• [RECORDS FOR THE TASK]
▼
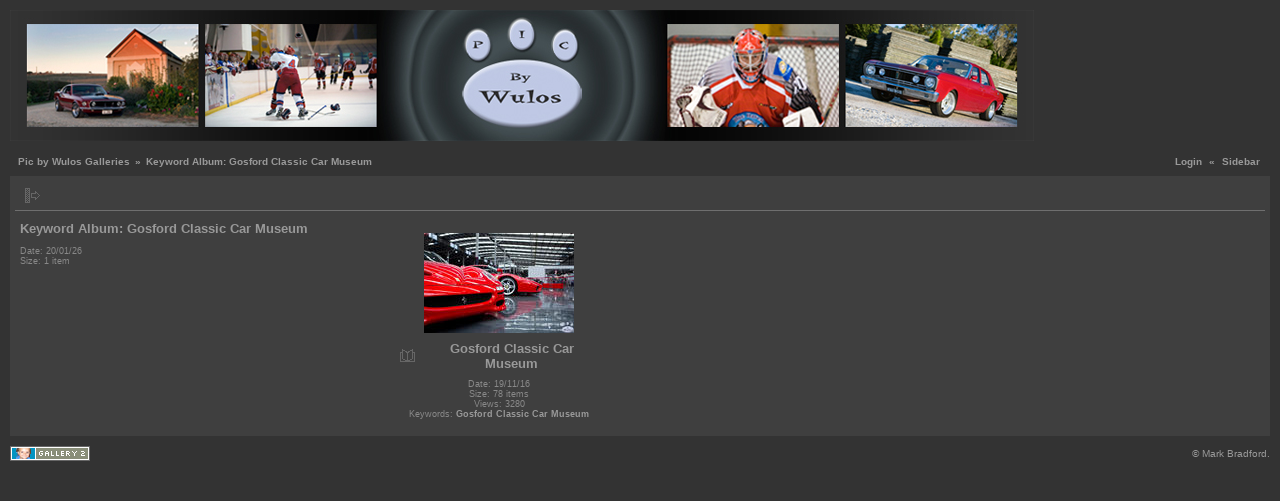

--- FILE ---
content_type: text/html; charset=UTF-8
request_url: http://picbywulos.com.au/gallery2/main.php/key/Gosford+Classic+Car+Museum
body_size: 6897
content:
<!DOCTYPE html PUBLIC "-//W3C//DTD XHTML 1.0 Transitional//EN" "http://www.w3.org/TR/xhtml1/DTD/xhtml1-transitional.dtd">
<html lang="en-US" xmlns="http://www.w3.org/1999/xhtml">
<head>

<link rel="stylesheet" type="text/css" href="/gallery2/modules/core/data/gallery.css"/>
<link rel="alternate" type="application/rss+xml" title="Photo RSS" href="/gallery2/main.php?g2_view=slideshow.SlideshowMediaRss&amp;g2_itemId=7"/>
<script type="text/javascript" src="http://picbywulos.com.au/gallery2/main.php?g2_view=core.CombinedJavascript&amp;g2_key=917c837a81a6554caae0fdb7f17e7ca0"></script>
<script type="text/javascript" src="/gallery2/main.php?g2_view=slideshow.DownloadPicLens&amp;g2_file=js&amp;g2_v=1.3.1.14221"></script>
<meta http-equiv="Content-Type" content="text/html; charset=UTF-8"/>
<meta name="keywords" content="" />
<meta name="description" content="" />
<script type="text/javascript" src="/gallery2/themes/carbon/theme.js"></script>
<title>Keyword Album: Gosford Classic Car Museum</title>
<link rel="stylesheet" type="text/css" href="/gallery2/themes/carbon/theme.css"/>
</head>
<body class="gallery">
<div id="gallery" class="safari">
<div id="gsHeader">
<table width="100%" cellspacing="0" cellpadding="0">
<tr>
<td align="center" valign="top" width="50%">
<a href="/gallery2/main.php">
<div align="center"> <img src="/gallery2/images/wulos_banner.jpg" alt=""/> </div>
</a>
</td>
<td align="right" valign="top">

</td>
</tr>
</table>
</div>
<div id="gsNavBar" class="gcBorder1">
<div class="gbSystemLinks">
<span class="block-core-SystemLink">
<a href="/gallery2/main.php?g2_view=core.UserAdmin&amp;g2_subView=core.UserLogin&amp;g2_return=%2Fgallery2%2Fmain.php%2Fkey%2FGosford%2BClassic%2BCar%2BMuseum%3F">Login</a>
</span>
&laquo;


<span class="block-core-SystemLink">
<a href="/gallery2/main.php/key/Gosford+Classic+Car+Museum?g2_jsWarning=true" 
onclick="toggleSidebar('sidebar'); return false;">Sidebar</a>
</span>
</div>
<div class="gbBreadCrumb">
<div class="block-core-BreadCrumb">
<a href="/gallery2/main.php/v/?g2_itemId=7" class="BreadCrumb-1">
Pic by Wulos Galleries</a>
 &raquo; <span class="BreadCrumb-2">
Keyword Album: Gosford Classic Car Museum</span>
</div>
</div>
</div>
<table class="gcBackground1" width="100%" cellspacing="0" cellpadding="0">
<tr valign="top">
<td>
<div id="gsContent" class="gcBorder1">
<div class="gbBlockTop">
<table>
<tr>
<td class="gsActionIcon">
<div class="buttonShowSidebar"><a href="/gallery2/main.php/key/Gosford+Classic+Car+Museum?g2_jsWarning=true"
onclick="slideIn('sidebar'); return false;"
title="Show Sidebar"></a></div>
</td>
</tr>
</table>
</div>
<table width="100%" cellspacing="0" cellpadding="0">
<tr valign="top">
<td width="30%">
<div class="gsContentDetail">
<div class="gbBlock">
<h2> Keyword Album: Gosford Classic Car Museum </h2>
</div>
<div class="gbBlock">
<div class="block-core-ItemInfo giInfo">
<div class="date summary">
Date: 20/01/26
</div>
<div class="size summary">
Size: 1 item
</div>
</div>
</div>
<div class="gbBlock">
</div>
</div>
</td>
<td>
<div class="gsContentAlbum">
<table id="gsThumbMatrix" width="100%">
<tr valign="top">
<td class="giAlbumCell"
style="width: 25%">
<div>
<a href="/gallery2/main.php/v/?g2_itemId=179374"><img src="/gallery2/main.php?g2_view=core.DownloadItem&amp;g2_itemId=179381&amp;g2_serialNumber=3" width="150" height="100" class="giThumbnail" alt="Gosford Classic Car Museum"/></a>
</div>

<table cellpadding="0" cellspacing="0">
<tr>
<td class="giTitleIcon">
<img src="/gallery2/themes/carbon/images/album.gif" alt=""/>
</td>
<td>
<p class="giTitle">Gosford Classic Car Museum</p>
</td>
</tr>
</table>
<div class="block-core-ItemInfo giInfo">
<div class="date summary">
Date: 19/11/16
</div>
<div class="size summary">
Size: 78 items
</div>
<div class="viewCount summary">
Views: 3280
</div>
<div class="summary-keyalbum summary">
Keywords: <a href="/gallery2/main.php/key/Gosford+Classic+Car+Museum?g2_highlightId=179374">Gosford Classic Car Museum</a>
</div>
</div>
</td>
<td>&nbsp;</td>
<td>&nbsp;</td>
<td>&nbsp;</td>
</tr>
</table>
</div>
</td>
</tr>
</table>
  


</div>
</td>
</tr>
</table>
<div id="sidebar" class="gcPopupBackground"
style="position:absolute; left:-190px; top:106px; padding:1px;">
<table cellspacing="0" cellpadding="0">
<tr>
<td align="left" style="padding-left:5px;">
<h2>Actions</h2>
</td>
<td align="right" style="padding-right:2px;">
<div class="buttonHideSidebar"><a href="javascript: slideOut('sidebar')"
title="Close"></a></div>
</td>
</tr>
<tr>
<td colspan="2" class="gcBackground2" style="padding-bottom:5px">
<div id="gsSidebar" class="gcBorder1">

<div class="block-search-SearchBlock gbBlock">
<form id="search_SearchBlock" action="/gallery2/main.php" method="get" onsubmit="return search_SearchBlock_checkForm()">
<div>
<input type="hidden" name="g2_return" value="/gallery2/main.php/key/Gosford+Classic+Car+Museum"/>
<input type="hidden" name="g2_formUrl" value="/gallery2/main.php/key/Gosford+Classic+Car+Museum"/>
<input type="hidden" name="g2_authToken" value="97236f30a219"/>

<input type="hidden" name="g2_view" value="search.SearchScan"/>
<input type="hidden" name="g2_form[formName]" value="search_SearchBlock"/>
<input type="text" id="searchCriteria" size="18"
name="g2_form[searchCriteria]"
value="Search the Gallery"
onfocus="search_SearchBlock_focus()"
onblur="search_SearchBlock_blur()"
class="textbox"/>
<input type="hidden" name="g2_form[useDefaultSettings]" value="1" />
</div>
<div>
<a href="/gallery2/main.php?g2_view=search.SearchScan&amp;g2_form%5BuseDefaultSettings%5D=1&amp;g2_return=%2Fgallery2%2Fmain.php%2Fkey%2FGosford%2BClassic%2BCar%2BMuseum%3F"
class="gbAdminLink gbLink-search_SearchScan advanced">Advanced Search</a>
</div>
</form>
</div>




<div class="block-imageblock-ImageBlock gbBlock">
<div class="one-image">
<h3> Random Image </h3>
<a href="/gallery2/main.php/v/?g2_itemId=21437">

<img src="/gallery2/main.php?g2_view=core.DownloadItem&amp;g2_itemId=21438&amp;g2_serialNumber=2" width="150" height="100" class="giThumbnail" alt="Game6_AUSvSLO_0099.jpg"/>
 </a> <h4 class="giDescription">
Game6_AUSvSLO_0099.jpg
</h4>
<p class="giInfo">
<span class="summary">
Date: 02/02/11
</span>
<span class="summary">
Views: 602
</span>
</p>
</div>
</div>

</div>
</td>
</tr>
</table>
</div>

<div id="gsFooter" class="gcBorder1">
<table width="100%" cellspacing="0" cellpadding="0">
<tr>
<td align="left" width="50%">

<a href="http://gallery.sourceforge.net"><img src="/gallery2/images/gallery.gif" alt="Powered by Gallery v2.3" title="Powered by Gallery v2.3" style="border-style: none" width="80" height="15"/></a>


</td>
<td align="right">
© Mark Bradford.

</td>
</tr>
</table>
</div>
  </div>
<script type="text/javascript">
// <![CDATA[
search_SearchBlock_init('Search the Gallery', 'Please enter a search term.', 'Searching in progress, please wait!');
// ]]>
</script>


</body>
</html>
▲
▼
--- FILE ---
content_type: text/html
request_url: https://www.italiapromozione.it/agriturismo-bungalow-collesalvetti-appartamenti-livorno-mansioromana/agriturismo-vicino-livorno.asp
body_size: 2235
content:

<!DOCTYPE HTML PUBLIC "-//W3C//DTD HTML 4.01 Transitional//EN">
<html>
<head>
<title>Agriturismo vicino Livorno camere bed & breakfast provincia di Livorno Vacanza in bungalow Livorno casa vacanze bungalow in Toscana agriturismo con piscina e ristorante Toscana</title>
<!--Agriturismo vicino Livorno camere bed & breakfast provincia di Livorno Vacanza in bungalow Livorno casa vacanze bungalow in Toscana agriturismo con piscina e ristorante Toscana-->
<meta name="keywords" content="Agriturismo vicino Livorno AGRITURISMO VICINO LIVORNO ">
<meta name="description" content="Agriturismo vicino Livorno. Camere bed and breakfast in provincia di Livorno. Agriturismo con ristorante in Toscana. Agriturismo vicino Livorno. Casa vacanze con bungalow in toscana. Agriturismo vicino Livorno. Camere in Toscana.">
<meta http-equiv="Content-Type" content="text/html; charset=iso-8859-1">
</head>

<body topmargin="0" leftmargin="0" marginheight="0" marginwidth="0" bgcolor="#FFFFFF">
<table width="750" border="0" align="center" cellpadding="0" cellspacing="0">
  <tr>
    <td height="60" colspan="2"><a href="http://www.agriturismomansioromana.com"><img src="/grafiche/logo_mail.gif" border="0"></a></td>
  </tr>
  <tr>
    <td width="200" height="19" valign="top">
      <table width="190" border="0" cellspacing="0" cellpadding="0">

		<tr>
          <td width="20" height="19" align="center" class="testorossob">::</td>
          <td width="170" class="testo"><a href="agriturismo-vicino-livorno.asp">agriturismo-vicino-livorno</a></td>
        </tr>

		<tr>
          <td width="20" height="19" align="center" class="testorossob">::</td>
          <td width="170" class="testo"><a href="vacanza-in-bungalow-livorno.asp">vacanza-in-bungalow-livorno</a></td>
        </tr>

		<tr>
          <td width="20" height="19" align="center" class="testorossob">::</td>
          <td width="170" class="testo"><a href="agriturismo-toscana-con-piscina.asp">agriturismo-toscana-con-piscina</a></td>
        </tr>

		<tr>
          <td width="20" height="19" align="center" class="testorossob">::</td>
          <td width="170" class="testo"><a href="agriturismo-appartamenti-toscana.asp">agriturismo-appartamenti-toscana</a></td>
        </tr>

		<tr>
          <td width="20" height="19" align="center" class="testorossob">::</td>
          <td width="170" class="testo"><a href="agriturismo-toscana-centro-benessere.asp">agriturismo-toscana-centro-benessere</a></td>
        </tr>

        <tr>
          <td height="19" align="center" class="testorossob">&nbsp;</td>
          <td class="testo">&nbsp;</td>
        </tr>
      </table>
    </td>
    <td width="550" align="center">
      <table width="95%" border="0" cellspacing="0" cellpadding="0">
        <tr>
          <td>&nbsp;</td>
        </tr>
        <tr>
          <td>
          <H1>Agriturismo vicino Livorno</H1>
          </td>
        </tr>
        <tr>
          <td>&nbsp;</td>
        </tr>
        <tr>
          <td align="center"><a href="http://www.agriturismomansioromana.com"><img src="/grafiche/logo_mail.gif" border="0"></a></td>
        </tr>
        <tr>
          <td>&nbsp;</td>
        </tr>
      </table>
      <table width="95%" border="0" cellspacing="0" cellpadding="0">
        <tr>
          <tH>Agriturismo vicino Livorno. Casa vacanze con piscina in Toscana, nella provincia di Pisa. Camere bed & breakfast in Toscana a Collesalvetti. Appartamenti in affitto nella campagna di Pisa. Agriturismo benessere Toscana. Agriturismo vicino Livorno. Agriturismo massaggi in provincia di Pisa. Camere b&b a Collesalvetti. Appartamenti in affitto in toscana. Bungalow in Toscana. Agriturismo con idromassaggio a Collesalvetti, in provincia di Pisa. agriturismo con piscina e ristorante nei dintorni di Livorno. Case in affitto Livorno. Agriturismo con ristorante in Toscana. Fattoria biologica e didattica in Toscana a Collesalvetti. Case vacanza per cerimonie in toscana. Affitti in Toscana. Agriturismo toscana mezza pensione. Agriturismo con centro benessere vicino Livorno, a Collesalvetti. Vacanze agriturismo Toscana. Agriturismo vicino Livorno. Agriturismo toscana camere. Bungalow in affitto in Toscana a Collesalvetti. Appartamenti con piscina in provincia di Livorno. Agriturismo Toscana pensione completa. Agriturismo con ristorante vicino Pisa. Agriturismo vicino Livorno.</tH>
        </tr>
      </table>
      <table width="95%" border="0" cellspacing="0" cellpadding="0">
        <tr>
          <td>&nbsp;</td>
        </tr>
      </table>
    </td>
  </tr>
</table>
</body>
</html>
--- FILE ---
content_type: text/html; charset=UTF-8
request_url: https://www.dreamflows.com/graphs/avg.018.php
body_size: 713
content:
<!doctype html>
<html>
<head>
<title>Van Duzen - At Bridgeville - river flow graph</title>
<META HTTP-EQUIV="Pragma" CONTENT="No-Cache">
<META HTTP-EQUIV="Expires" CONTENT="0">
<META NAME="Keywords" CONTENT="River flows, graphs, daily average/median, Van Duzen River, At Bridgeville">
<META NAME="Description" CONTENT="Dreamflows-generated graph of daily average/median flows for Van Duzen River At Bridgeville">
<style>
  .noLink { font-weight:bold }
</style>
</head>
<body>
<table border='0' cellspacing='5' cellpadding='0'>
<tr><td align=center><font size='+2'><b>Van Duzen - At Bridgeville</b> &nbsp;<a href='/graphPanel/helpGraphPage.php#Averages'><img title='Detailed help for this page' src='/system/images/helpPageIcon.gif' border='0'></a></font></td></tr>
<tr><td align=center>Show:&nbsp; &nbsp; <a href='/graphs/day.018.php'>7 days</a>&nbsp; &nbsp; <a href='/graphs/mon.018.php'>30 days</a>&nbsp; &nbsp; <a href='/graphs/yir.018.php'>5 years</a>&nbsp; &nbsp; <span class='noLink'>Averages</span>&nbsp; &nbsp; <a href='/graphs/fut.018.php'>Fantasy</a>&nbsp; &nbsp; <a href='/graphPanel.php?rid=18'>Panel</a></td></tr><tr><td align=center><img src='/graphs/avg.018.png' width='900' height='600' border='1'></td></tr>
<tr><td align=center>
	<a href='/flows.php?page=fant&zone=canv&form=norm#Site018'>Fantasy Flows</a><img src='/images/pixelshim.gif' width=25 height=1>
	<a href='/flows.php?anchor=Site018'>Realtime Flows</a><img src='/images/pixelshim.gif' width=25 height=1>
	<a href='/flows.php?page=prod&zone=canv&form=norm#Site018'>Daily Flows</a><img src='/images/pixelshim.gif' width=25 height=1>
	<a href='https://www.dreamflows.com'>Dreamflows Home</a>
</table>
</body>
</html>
▲
• [GOAL OF THE EXERCISE] Each line above that includes the word "picbywulos" is to be copied.

• [ANSWER SPACE]
request_url: http://picbywulos.com.au/gallery2/main.php/key/Gosford+Classic+Car+Museum
<script type="text/javascript" src="http://picbywulos.com.au/gallery2/main.php?g2_view=core.CombinedJavascript&amp;g2_key=917c837a81a6554caae0fdb7f17e7ca0"></script>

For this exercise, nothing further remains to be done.